Problem
An urn contains n balls numbered 1, 2, 4, 8, ..., 2^(n-1) where n > 1. If a person selects 2 balls without replacement, what is the expected value of the sum of the two balls?
Solution
I have solved the case where you select 2 balls with replacement and got the answer: (2/n)(2^n - 1) (I took the sum of 2^(i-1) from i to n and multiplied it by the probability 1/n and 2 for the two balls). I am having difficulty with this version of the problem (no replacement).
For the first ball, the EV will simply be (1/n)(2^n - 1). However, what about the second ball? You could draw the lowest valued ball (1) -- wouldn't that effect the 2nd ball's EV?
Looking for guidance/tips, thanks.
Hint:
Let $B_1$ denote the number on the first ball and $B_2$ the number on the second ball.

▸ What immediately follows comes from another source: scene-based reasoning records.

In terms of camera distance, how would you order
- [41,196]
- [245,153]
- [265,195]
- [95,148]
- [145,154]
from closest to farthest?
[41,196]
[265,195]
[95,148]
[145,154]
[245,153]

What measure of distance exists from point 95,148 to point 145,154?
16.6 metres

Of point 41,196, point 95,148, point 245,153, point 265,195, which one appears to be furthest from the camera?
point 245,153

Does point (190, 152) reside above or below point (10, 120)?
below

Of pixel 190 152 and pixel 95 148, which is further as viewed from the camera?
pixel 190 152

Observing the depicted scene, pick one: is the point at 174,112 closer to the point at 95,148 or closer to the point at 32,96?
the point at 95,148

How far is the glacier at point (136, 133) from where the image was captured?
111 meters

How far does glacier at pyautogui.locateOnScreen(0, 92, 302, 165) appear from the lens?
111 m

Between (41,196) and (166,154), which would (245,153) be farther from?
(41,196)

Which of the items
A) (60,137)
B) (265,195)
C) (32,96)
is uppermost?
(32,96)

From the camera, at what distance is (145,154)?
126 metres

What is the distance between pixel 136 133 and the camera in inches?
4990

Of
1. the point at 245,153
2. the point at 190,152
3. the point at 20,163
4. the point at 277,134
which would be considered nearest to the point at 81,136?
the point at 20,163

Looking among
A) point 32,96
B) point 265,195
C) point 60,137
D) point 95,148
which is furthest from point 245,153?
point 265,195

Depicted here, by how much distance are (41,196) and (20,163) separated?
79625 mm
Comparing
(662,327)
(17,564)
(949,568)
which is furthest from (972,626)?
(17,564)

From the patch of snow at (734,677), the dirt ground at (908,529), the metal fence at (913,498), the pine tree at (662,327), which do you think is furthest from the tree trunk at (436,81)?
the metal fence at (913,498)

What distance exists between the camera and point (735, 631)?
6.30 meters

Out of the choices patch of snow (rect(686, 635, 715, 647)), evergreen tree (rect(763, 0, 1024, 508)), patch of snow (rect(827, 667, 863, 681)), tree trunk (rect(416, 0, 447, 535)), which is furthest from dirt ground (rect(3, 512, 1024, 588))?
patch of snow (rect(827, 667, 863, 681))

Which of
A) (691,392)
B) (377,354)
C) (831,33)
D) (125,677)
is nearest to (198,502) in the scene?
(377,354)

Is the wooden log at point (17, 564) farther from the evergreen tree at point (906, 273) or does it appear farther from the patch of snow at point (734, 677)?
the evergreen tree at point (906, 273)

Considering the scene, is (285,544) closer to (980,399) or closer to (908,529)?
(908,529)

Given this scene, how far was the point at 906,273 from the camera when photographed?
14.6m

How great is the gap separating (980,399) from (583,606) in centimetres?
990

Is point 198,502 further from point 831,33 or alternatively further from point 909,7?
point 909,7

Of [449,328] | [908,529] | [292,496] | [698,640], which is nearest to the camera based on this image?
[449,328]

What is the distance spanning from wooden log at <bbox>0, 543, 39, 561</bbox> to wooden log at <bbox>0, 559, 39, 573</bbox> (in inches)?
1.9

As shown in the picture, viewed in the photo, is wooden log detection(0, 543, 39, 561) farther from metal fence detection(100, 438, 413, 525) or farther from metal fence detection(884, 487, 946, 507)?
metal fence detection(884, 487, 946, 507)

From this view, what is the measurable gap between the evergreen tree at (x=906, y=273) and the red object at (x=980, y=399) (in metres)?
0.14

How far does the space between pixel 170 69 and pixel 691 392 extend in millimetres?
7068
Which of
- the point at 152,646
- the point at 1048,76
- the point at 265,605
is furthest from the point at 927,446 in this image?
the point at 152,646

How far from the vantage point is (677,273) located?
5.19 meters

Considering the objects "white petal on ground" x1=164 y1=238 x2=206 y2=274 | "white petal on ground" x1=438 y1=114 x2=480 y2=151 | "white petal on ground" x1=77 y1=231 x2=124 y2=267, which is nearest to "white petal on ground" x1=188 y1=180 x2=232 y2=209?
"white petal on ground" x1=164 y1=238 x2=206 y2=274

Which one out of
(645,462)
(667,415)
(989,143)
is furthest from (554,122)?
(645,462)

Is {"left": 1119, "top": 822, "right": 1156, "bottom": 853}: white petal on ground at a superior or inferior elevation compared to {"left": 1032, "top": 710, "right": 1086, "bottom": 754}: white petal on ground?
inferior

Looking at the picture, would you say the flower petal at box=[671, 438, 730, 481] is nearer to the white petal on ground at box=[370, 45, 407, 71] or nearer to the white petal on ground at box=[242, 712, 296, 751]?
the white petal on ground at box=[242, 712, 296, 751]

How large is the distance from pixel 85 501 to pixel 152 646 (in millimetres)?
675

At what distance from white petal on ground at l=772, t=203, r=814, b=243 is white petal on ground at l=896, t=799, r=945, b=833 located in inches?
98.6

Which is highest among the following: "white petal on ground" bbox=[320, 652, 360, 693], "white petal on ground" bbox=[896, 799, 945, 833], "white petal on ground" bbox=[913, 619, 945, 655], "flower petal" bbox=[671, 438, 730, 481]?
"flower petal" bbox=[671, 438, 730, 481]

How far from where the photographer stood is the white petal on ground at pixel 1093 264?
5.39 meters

Then in both cases (with and without replacement) $B_1$ and $B_2$ have equal distribution so that $\mathbb EB_1=\mathbb EB_2$ hence by linearity of expectation: $$\mathbb E(B_1+B_2)=\mathbb EB_1+\mathbb EB_2=2\mathbb EB_1$$
The difference between the cases is that $B_1$ and $B_2$ are independent by replacement and are not independent in the other case.